Anteriormente, havia tendência para os EUA se considerarem a vítima. O encontro foi, por isso, muito positivo

Peter Rashish, Professor, Universidade John Hopkins (EUA)

Depois da reunião, na Casa Branca, quarta-feira, Donald Trump anunciou que os EUA não vão impor novas tarifas aduaneiras aos europeus e os analistas consideram que houve uma "reviravolta" que constitui um bom resultado.

"É, efetivamente, a primeira vez que esta administração e o presidente disseram que o comércio pode ser benéfico para ambas as partes, pelo menos ao nível das relações comerciais entre os EUA e a União Eurppeia. Anteriormente, havia tendência para os EUA se considerarem a vítima. O encontro foi, por isso, muito positivo", disse, à euronews, Peter Rashish, da Universidade John Hopkins, em Washington (EUA).

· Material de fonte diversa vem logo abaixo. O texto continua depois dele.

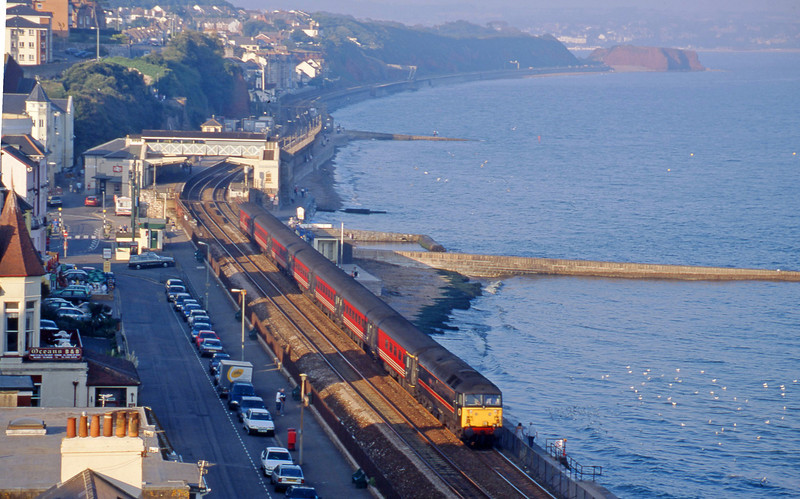 47701, 10.30 Glasgow-Penzance, Dawlish, 10-9-00.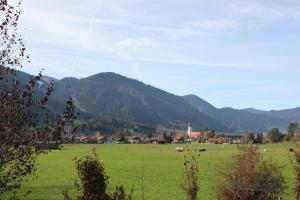 Ferienwohnungen Almrausch, Apartmanok  Oberammergau - big - 15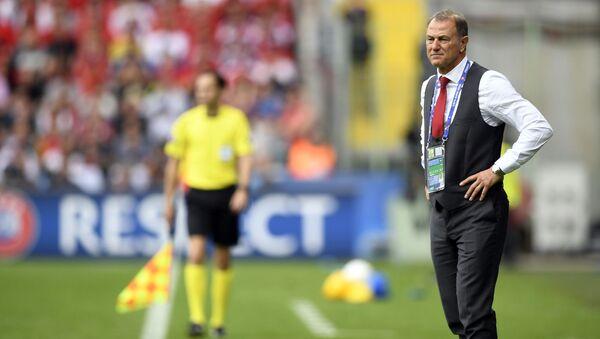 Главный тренер сборной Азербайджана по футболу Джанни Де Бьязи, фото из архива - Sputnik Азербайджан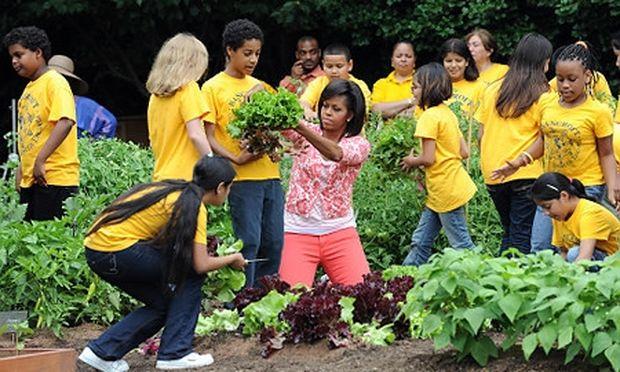 Η Michelle Obama δίνει συμβουλές στις μαμάδες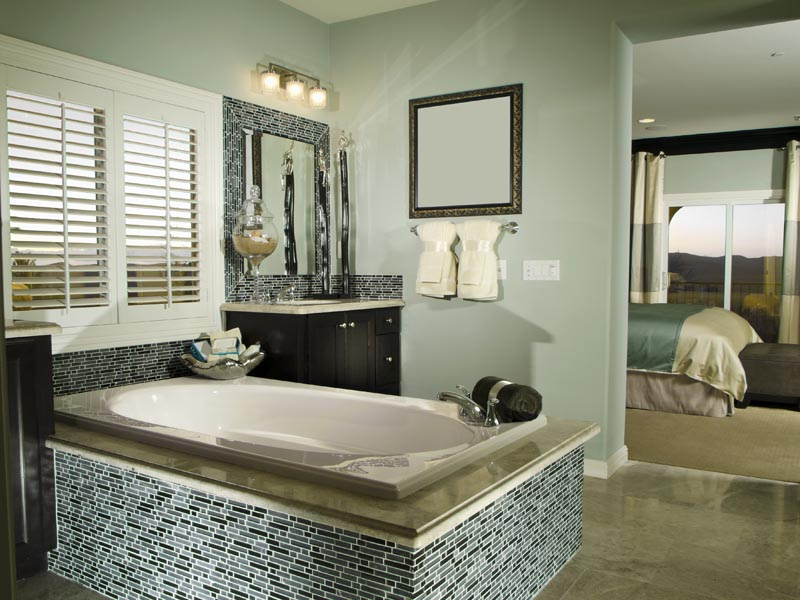 mix colur mosaic used on the side of the bath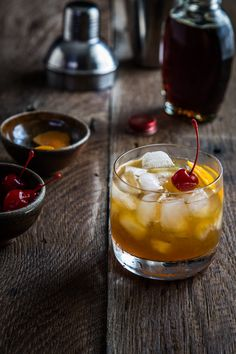Good and not sweet-- This Maple Bourbon Cocktail is full of warm bourbon, maple and orange flavors that pair perfectly for a fall cocktail. Bourbon Cocktails, Whiskey Cocktails, Holiday Cocktails, Cocktail Drinks, Fun Drinks, Yummy Drinks, Cocktail Recipes, Beverages, Drink Recipes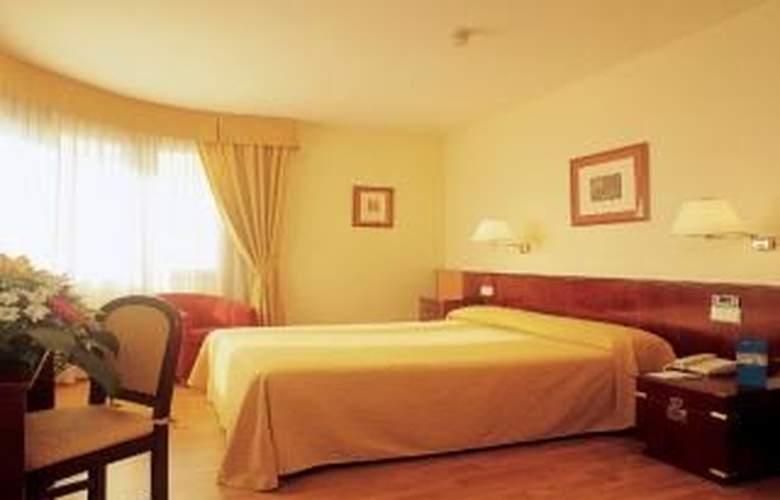 Hesperia Zaragoza Centro - Room - 2
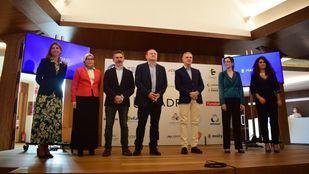 El delegado de Economía, Innovación y Empleo, Miguel Ángel Redondo, y el de Familias, Igualdad y Bienestar Social, Pepe Aniorte, presentan el nuevo clúster MAD e-HEALTH.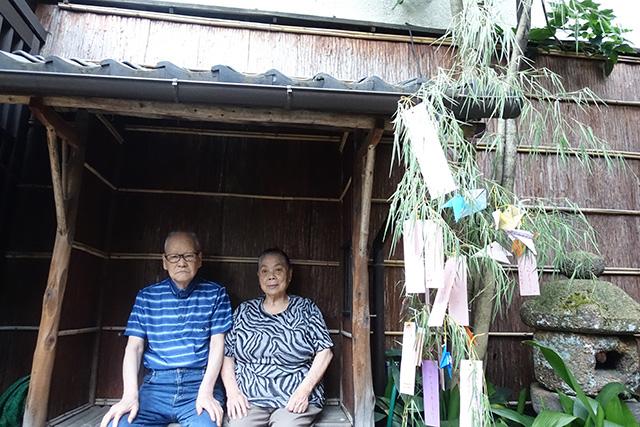玄関前の庭にて記念撮影。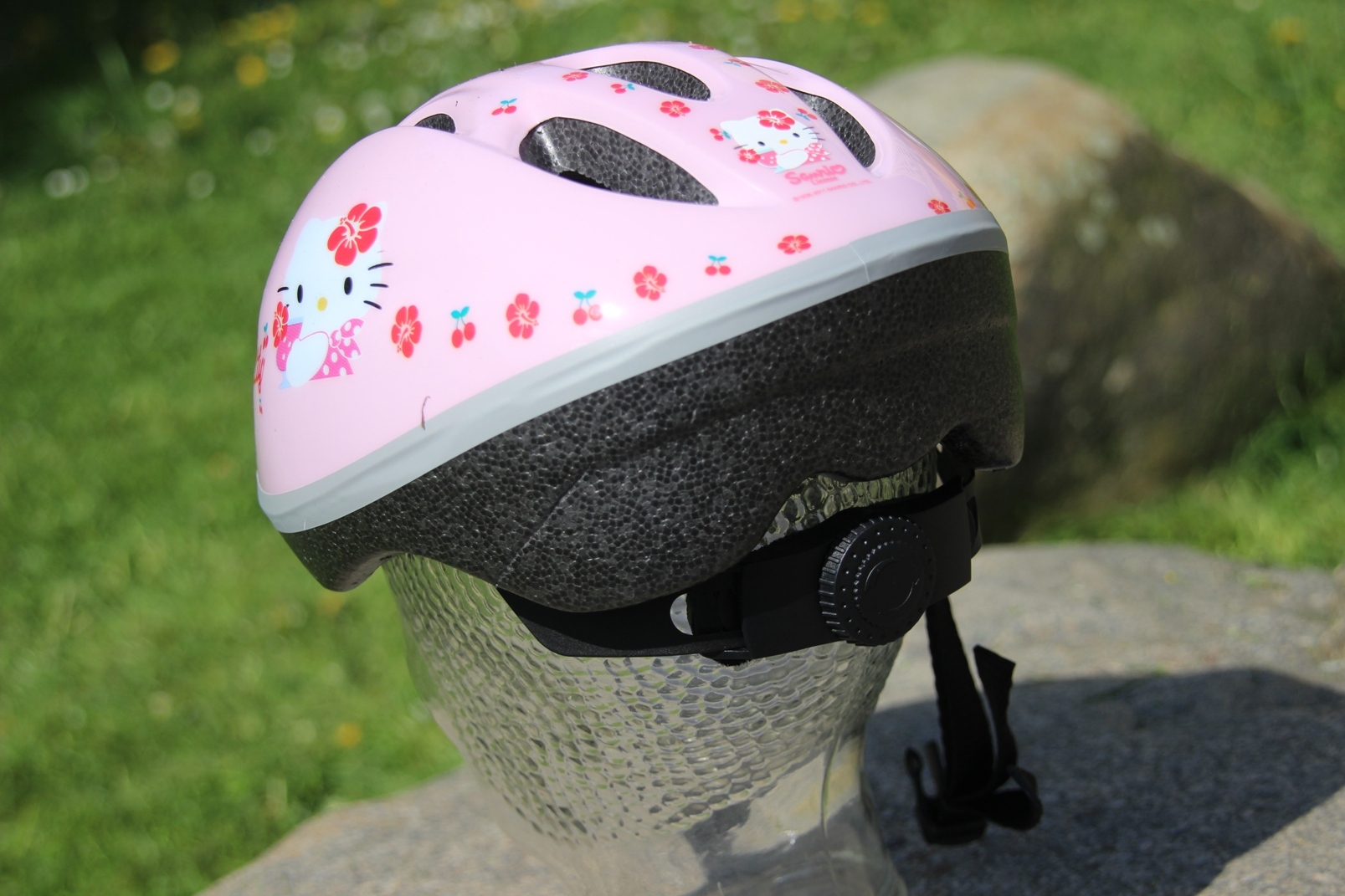 original hello kitty kinder fahrradhelm m 48 54 cm rosa. Black Bedroom Furniture Sets. Home Design Ideas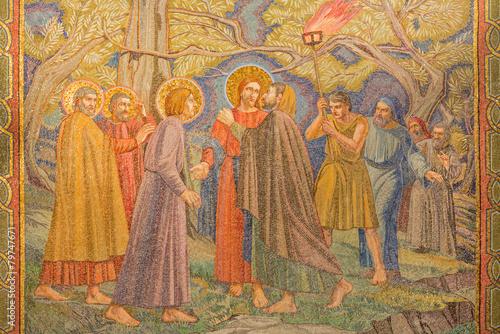 Valokuvatapetti Jerusalem - mosaic of the betrayal of Jesus in Gethsemane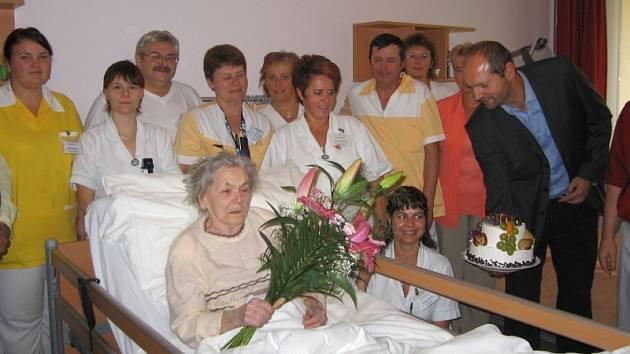Sté narozeniny oslavila Františka Andrlová. Je zároveň i první obyvatelkou Domova důchodců ve Kdyni, která se tu uvedeného jubilea dožila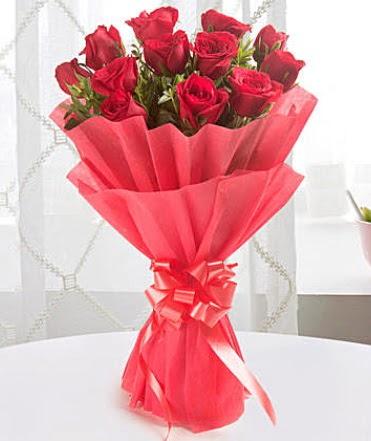 12 adet kırmızı gülden modern buket  Yozgat çiçek yolla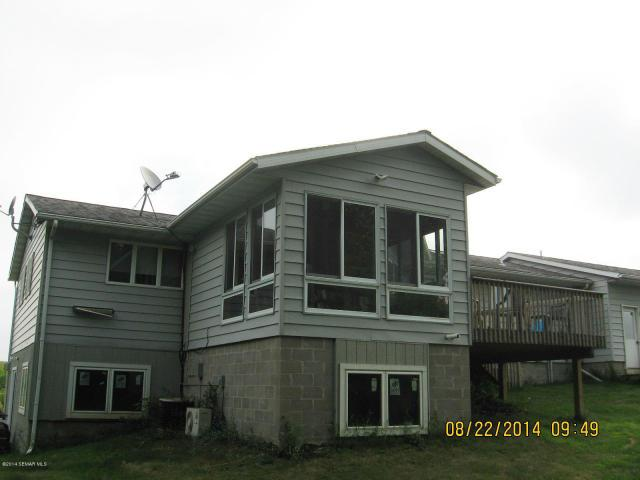 30 SW Kast Drive, New Richland, MN 56072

Após as negociações, o presidente norte-americano destacou que espera benefícios no setor agrícola, nomeadamente a exportação de mais soja para o mercado europeu.

Mas alguns Estados-membros mostram-se cautelosos, nomeadamente a grande potência agrícola que é a França. O ministro das Finanças, Bruno Le Maire, pediu mais detalhes e prometeu defender os padrões europeus.

O setor automóvel europeu parece estar, por agora, a salvo, quando há poucos dias era o principal alvo para novas tarifas norte-americanas.

"Não houve demasiadas concessões por parte da União Europeia e Juncker já tinha tido bons bons resultados nas discussões com os chineses. Devemos ver as coisas da seguinte maneira: a União Europeia alia-se aos EUA para pressionar a China, mas também se alia à China para pressionar os EUA", afirmou, à euronews, Pascal Lamy, consultor na Europe Horizons.

O diretor-geral da Organização Mundial do Comércio, Roberto Azevedo, disse ter ficado satisfeito com esta trégua comercial transatlântica.